▶ **Exercise description**
Write out the records below once more, exactly as they stand.

▶ **Stored data entries**

[Start of section]

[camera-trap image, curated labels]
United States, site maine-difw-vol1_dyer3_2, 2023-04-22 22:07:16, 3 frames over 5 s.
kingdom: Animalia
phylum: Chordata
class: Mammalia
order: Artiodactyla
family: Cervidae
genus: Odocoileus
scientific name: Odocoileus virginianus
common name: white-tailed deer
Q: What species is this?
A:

[End of section]

▶ **Answer space**
[camera-trap image, curated labels]
United States, site maine-difw-vol1_dyer3_2, 2023-04-22 22:07:16, 3 frames over 5 s.
kingdom: Animalia
phylum: Chordata
class: Mammalia
order: Artiodactyla
family: Cervidae
genus: Odocoileus
scientific name: Odocoileus virginianus
common name: white-tailed deer
Q: What species is this?
A:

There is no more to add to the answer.